Directions for this task:
Copy the records from their start through the line containing "burned snowflake design [210, 158, 312, 258]", substituting "annotator" for every "detector" and keeping everything else the same, with the pictures left out.

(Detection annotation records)
____

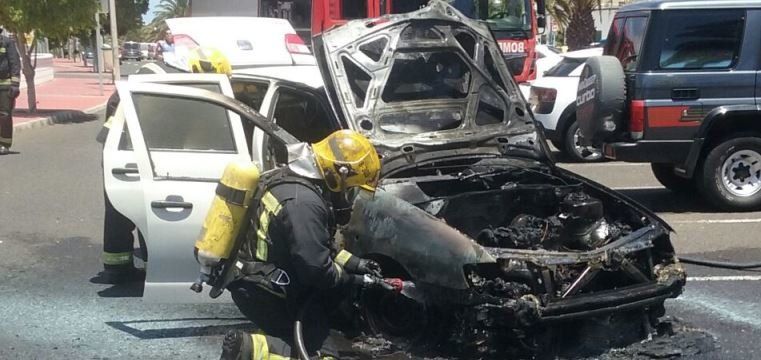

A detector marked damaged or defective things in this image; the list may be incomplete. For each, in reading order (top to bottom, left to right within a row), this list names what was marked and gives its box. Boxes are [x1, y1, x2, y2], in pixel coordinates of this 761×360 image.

burned car hood [310, 1, 548, 162]
charred car body [306, 1, 684, 356]
burned car [312, 0, 684, 358]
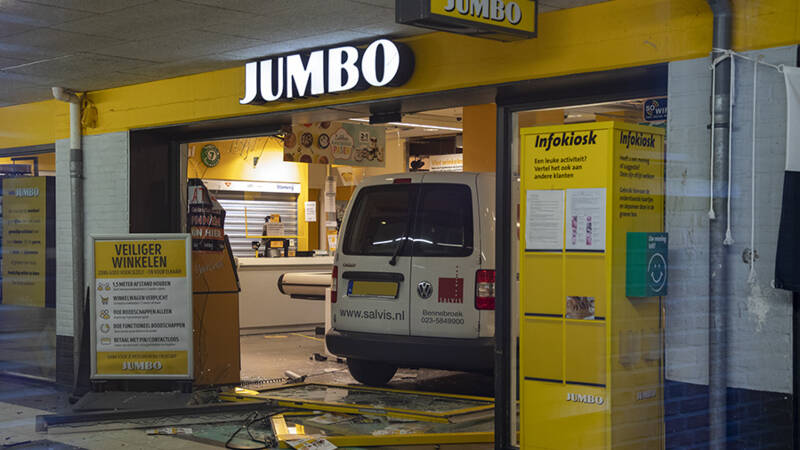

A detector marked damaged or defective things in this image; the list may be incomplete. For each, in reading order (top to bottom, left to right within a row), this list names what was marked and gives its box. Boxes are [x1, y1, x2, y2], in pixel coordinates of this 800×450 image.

crashed van [324, 172, 494, 386]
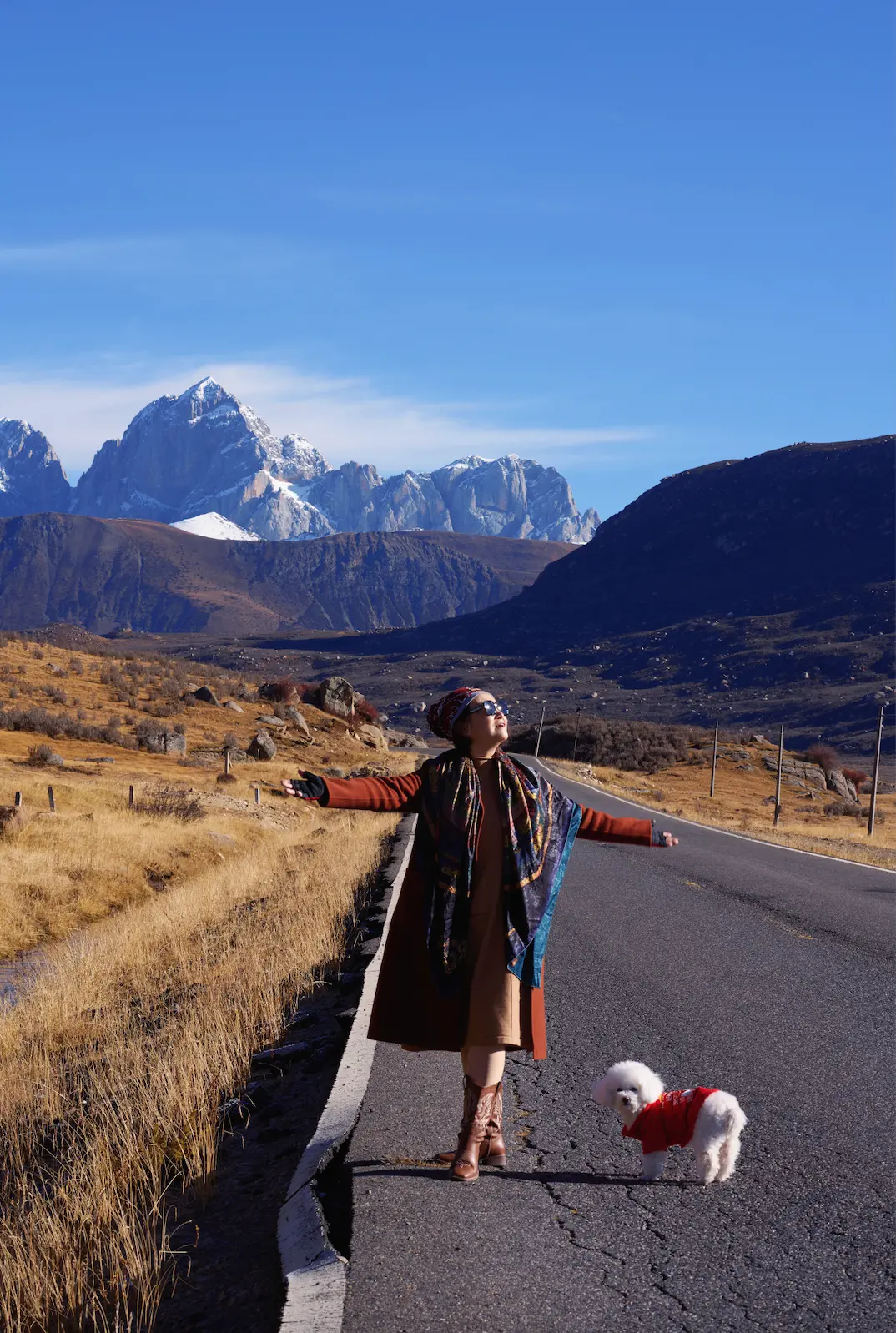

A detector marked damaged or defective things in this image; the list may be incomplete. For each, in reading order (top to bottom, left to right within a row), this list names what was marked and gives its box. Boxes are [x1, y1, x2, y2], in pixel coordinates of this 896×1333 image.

cracked road surface [339, 767, 888, 1328]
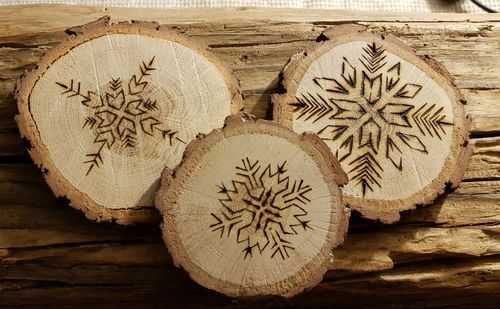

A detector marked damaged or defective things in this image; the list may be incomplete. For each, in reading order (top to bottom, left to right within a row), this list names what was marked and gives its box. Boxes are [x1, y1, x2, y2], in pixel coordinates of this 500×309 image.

burned snowflake design [55, 56, 184, 174]
burned snowflake design [292, 41, 456, 195]
burned snowflake design [210, 158, 312, 258]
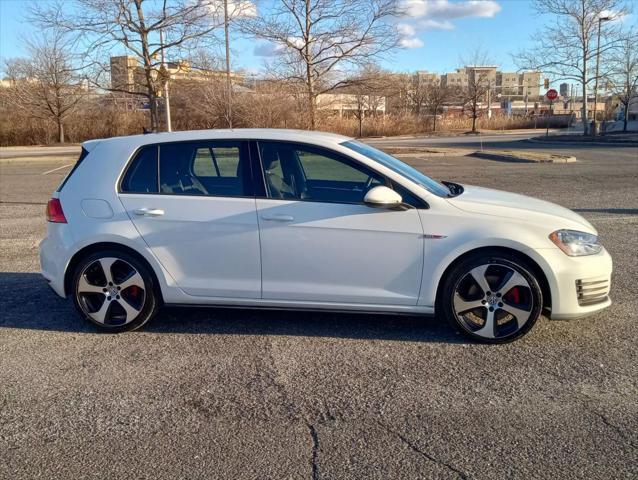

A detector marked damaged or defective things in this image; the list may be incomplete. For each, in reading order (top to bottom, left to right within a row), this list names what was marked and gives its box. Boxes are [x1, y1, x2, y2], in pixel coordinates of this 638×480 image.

cracked pavement [0, 138, 636, 476]
pavement crack [376, 422, 470, 478]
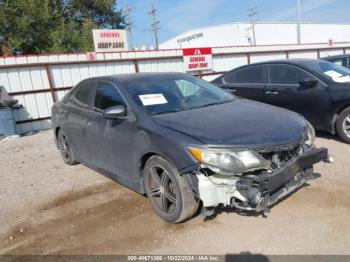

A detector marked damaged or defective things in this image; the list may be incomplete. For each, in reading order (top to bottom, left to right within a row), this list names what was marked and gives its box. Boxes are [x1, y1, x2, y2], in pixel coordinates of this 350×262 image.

damaged toyota camry [51, 72, 328, 223]
crushed hood [152, 99, 308, 147]
front-end collision damage [190, 140, 330, 214]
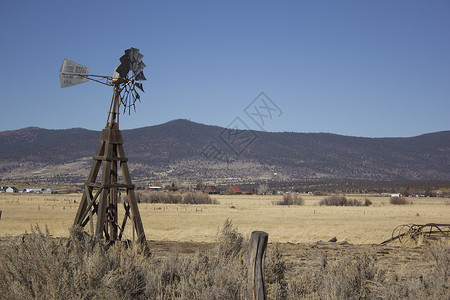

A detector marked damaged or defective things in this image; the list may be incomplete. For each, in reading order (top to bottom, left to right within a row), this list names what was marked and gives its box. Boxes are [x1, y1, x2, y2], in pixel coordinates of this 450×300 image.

rusty metal equipment [380, 223, 450, 246]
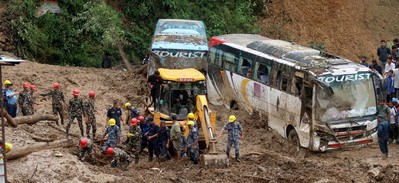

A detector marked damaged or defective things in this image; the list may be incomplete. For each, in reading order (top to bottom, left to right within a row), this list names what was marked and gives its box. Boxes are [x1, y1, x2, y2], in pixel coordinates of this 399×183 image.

damaged bus [148, 18, 208, 74]
damaged bus [206, 34, 384, 152]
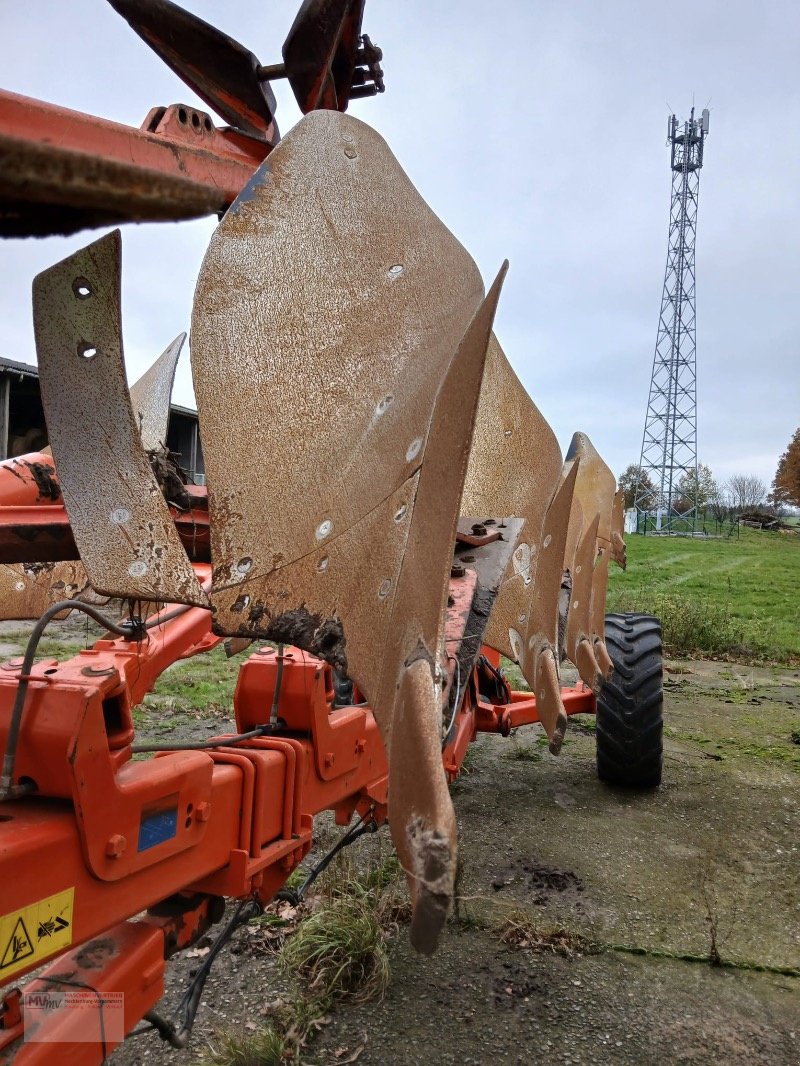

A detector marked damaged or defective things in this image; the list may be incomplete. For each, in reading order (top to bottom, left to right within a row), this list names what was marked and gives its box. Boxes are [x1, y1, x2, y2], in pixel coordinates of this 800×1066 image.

rust patch [21, 460, 61, 501]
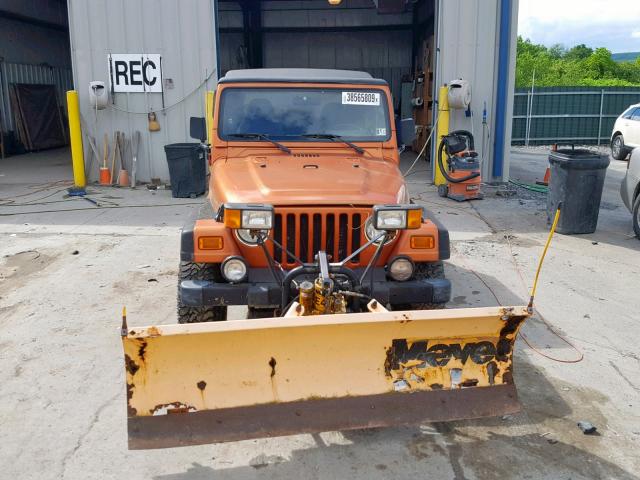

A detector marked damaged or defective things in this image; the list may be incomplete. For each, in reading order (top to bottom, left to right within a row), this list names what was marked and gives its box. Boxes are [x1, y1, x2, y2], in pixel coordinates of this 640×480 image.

rusty plow blade edge [121, 306, 528, 448]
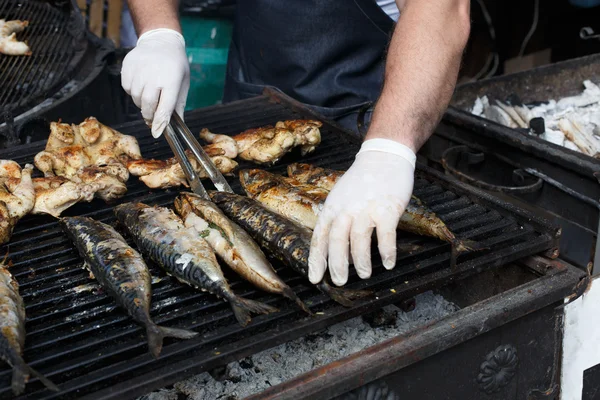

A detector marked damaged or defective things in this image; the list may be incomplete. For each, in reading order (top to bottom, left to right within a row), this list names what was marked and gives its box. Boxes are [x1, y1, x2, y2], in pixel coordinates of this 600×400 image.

rusty metal edge [245, 260, 584, 400]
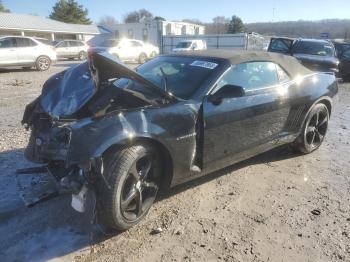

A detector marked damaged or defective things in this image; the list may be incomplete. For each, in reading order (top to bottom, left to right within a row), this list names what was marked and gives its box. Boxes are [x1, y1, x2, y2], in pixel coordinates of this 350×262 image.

damaged front end [18, 50, 174, 211]
crumpled hood [39, 50, 174, 118]
damaged black car [20, 49, 338, 229]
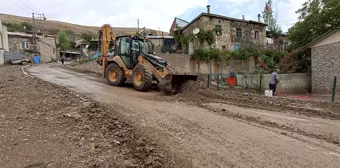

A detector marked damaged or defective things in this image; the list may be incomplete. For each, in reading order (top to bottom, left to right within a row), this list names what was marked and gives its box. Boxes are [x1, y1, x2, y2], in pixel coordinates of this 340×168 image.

damaged road surface [27, 64, 340, 167]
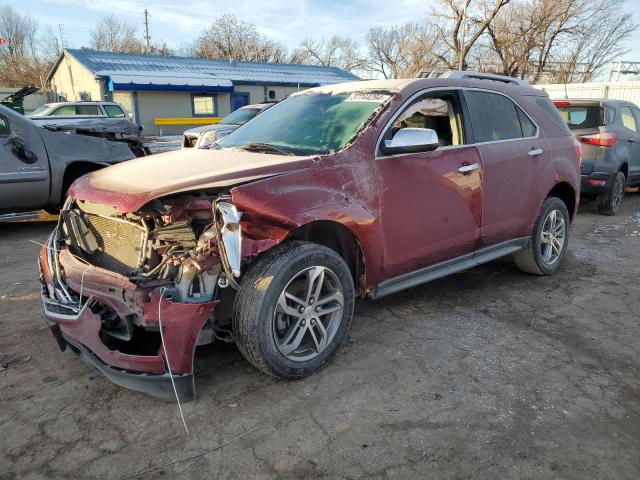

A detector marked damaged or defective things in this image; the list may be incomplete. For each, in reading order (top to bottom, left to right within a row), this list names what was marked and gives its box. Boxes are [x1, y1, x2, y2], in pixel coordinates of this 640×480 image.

detached front bumper [40, 231, 220, 404]
crushed front end [38, 195, 245, 402]
crumpled hood [69, 147, 316, 213]
damaged headlight assembly [216, 199, 244, 284]
damaged red suv [37, 72, 584, 402]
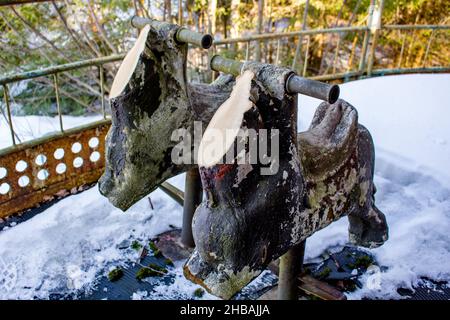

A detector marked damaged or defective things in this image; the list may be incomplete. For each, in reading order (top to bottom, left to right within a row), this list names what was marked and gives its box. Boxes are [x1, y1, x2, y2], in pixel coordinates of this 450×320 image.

rusted pipe [131, 15, 214, 48]
rusted pipe [212, 55, 342, 104]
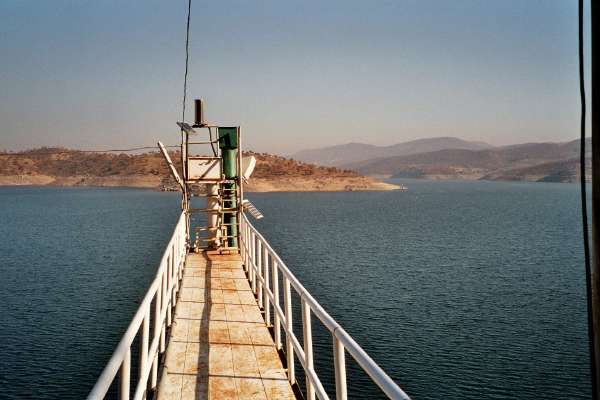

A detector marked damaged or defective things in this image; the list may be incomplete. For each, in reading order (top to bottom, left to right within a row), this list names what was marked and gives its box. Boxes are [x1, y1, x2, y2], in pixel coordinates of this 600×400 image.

rusty deck surface [156, 253, 294, 400]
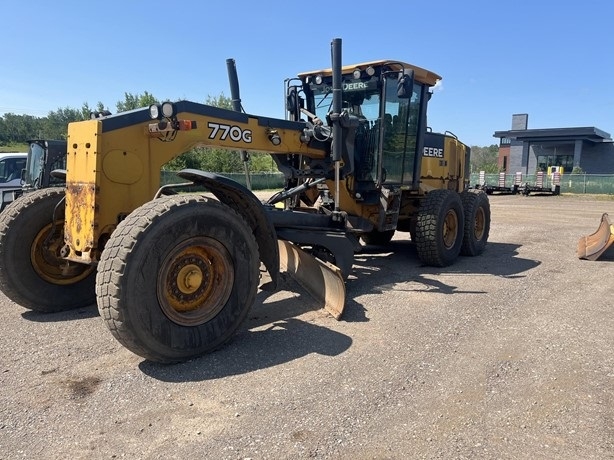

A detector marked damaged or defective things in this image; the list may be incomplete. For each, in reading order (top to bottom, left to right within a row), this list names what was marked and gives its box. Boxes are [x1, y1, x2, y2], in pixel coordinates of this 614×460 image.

rusty wheel rim [29, 222, 94, 284]
rusty wheel rim [158, 237, 235, 328]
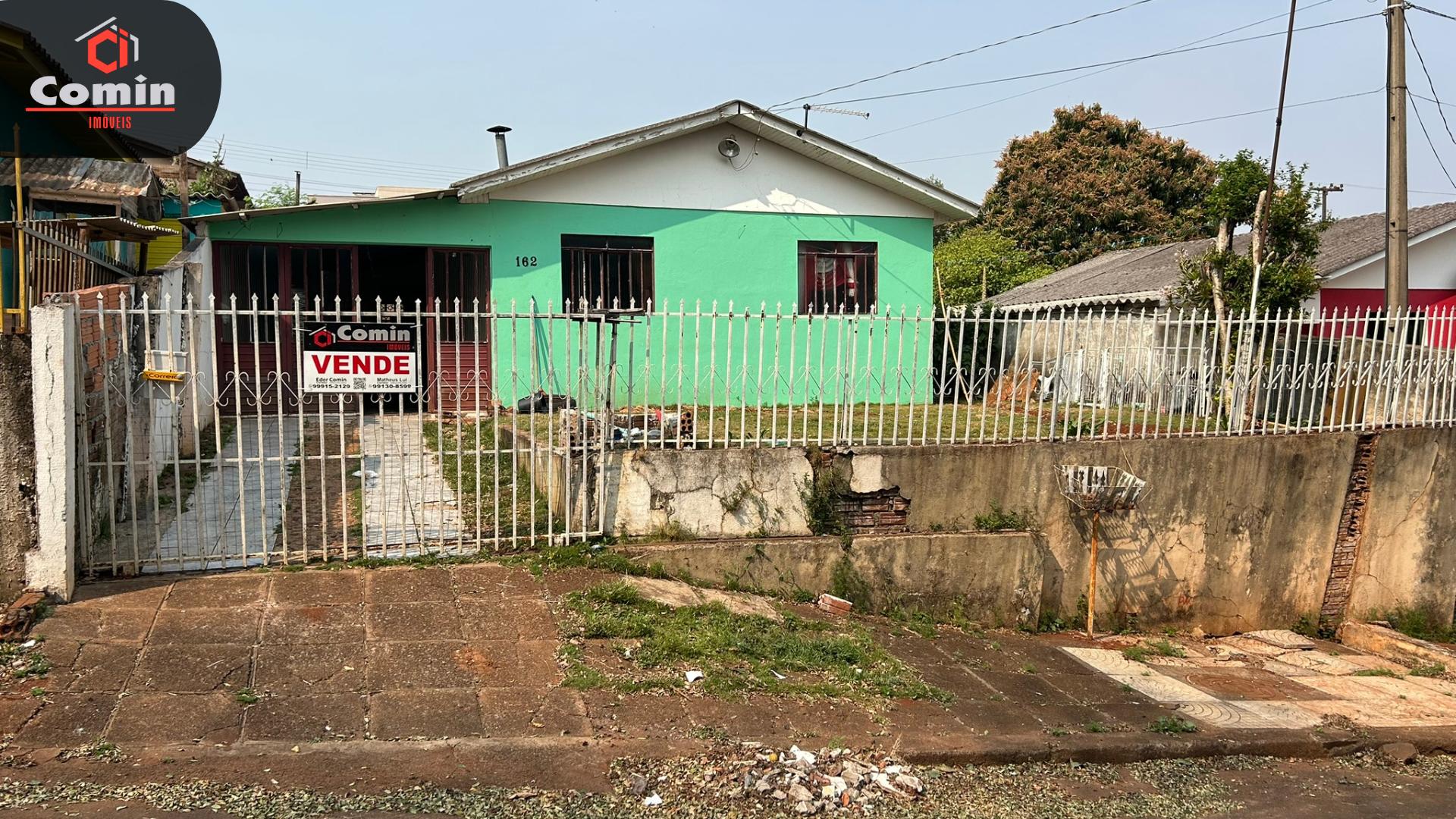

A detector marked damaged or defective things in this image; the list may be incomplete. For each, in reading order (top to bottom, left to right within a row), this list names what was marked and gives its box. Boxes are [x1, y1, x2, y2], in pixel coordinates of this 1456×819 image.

____

Final answer:
A annotator marked damaged or defective things in this image; the list may be incomplete. For each, in reading order (top to bottom, left to right within a row), this list names what was marked and gives its box. Boxes are [x1, y1, x2, y2], in pixel coordinates of this 761×360 image.

burned car hood [310, 1, 548, 162]
charred car body [306, 1, 684, 356]
burned car [312, 0, 684, 358]

A annotator marked damaged or defective things in this image; the list may be incomplete. For each, in reading order (top to bottom, left to right within a row), this list names what was marked and gives its box. Boxes are [x1, y1, x2, y2], in pixel coordinates of this 800×450 image.

crashed van [324, 172, 494, 386]

A annotator marked damaged or defective things in this image; the list may be incomplete. For each, in reading order (top to bottom, left to right within a row), this list names what was marked and gives its box. Boxes are [x1, y1, x2, y2], in pixel coordinates of this 896×1333 image.

cracked road surface [339, 767, 888, 1328]

A annotator marked damaged or defective things in this image; the list may be incomplete. For each, in reading order (top to bottom, left to right within a row), this list names what was marked and gives its box. Boxes are [x1, y1, x2, y2], in pixel coordinates of this 500×309 image.

burned snowflake design [55, 56, 184, 174]
burned snowflake design [292, 41, 456, 195]
burned snowflake design [210, 158, 312, 258]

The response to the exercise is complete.